The restaurant closed temporarily in Nov. 2020 during the pandemic as business dwindled before reopening in 2021. But even as restaurants returned to full-fledged dining in earnest that year, Cannon started to see changes in how New Jerseyans were eating.
People were dining out less frequently, and not dining out as late as they once did.
“Everyone was in a cocoon for two years, they just don’t go out to eat as late as they they used to. I mean, no one goes out after eight o’clock,” Cannon told NJ Advance Media. “A place like Morristown, in the summer it’s like a ghost town, much more so than usual. When you lose all the business after eight o’clock, that’s a good 20% of your business.”
Cannon said paying staff higher wages to return to work after COVID added to Jockey Hollow’s struggles. The rise of prepared foods at grocery stores plus delivery services like GrubHub and Uber Eats also created more competition for the restaurant.
The chef further opined it may be the middle of the pack, fancy-but-not-too-fancy restaurants that struggle to survive in 2025.

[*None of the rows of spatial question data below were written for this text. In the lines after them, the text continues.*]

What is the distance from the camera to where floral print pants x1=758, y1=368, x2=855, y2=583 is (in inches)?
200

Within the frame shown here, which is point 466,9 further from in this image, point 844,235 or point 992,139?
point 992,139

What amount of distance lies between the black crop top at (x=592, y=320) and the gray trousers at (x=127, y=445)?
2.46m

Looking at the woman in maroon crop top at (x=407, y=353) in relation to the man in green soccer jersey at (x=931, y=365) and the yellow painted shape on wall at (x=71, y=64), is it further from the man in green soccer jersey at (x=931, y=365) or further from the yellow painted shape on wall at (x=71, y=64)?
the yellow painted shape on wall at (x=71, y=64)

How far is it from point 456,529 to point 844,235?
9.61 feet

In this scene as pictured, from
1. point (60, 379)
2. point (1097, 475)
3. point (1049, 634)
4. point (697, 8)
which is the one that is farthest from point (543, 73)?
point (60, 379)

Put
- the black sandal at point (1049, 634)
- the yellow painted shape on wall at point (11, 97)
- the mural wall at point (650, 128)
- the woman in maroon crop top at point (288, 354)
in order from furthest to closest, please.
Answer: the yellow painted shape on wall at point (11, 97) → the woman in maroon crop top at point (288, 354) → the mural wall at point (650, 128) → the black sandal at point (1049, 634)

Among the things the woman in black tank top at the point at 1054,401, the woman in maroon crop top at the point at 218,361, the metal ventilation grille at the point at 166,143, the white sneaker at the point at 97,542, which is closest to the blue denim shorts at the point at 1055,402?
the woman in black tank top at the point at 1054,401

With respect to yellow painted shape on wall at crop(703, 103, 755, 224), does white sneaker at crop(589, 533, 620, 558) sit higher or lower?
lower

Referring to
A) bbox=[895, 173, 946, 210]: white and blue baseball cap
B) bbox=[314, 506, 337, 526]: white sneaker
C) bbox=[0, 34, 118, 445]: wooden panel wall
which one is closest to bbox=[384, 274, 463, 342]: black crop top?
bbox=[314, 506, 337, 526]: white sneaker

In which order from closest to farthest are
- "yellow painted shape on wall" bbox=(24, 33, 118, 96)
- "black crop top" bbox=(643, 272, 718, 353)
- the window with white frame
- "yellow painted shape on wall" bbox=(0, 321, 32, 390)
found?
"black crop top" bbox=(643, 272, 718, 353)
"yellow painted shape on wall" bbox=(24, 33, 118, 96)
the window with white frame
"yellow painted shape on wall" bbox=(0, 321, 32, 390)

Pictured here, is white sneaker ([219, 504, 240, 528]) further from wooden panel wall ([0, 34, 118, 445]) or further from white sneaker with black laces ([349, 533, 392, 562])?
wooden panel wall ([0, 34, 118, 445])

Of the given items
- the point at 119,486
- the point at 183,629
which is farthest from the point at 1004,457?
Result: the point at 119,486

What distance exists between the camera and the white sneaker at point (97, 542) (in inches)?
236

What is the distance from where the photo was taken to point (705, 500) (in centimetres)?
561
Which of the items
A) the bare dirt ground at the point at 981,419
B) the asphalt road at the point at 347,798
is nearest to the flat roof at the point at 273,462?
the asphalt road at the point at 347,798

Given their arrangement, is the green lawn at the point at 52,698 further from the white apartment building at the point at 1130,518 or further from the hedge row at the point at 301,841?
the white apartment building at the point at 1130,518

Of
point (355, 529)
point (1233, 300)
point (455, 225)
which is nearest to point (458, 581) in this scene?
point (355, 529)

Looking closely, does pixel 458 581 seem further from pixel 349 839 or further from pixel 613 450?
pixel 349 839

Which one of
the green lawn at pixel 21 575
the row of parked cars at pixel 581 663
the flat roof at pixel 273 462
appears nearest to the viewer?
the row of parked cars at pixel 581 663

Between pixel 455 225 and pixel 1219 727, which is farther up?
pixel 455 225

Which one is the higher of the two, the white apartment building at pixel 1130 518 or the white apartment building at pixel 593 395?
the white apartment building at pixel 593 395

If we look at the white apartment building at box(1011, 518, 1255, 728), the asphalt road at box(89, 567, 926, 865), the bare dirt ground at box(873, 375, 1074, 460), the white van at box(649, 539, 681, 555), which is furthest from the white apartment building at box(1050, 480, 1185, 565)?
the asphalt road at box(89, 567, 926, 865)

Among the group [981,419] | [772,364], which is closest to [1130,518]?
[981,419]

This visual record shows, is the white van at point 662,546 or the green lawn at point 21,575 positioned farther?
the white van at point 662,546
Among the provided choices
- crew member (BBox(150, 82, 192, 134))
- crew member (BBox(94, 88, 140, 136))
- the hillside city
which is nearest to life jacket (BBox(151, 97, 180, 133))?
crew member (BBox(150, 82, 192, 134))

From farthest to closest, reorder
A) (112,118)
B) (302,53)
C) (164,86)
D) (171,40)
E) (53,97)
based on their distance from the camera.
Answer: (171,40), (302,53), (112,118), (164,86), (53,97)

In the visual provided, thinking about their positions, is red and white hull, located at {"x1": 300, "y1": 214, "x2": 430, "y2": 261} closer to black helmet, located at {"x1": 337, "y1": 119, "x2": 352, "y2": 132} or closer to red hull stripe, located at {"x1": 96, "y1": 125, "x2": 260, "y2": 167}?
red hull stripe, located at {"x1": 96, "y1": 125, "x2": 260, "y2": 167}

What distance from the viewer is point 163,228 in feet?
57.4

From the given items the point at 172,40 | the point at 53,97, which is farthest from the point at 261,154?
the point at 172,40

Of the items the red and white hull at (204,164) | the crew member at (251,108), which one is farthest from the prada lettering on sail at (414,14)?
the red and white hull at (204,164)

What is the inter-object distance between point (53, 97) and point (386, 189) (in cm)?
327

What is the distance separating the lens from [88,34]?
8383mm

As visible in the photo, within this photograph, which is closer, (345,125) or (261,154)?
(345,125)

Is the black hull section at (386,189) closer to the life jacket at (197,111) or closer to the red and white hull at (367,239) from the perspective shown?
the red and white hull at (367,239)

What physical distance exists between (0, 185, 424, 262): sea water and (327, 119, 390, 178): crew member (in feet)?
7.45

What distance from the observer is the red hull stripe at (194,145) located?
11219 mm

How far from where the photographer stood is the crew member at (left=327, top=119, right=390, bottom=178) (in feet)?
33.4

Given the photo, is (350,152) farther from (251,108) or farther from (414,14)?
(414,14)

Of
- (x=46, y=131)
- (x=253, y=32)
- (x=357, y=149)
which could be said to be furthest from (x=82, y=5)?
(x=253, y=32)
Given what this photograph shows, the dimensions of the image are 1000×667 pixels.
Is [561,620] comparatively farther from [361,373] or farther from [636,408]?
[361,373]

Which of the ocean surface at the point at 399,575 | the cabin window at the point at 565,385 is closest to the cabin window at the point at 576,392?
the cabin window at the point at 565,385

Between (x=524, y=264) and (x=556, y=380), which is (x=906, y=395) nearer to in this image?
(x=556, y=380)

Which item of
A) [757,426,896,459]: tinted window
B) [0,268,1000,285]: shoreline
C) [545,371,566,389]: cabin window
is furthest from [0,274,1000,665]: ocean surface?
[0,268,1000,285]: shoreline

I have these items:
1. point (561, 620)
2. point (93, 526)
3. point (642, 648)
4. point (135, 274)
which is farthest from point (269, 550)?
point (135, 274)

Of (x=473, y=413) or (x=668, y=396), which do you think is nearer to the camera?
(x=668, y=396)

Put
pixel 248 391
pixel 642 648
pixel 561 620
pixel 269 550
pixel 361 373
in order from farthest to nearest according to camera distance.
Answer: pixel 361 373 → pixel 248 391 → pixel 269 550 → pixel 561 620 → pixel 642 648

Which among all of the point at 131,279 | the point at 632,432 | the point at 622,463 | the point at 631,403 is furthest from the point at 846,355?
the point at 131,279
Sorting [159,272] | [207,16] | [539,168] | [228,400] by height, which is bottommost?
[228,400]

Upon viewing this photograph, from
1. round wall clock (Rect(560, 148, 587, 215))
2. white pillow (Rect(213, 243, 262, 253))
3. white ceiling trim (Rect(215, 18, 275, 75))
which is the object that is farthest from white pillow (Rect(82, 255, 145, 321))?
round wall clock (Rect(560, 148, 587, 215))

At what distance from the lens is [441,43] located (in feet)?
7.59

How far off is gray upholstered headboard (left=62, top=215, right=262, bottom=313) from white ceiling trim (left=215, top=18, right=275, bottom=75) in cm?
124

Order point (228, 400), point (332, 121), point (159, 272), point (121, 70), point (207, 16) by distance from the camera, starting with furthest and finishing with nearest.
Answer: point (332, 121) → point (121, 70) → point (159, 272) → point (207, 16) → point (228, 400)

“Fast-casual is nipping at our behinds, but the ultra-luxury restaurants are still doing fine in New York City because they charge 350 bucks a person,” Cannon said. “It seems to me that the restaurant industry is going to kind of lose a lot of that middle tier.”
Cannon and Jockey Hollow had worked on a deal for another ownership group to take over Jockey Hollow, but it fell apart at the last minute.
“The people that were buying had opened a restaurant in August, and it was doing terribly,” Cannon said. “So they walked out.”